### DATA RECORDS
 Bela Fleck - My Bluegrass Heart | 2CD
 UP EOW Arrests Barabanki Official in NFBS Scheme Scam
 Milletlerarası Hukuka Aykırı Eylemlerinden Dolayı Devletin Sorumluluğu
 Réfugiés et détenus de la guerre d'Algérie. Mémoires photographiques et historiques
...
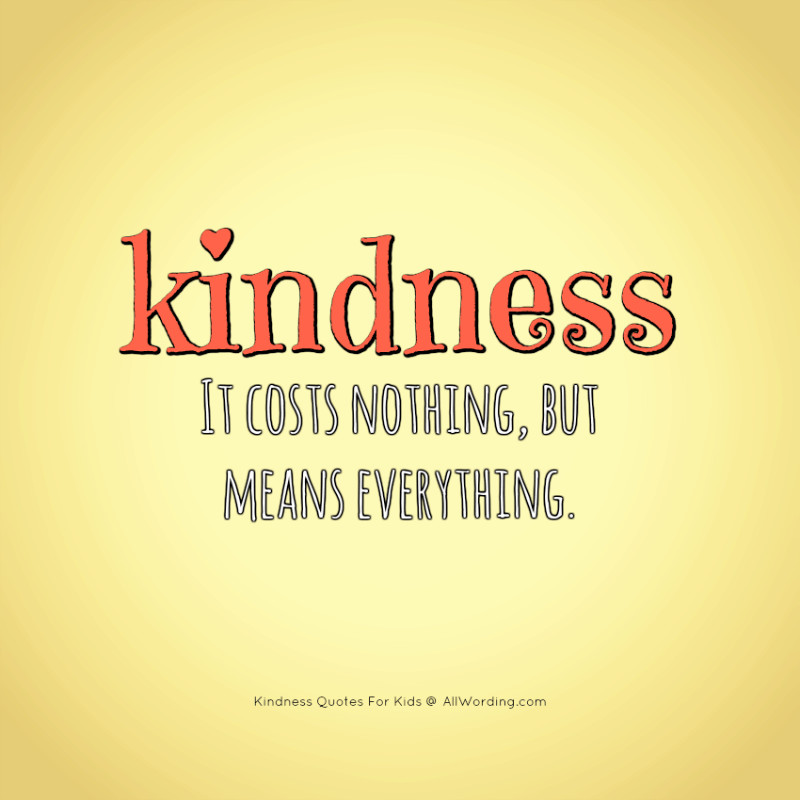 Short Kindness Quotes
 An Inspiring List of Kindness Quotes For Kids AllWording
--
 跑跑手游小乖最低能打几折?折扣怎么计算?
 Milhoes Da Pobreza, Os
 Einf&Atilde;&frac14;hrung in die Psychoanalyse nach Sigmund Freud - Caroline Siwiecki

### WORK ITEM
Above this instruction are the records; retype exactly the lines from the one containing "Bela Fleck - My Bluegrass Heart | 2CD" up to and including the one containing "Réfugiés et détenus".

### RESULT
 Bela Fleck - My Bluegrass Heart | 2CD
 UP EOW Arrests Barabanki Official in NFBS Scheme Scam
 Milletlerarası Hukuka Aykırı Eylemlerinden Dolayı Devletin Sorumluluğu
 Réfugiés et détenus de la guerre d'Algérie. Mémoires photographiques et historiques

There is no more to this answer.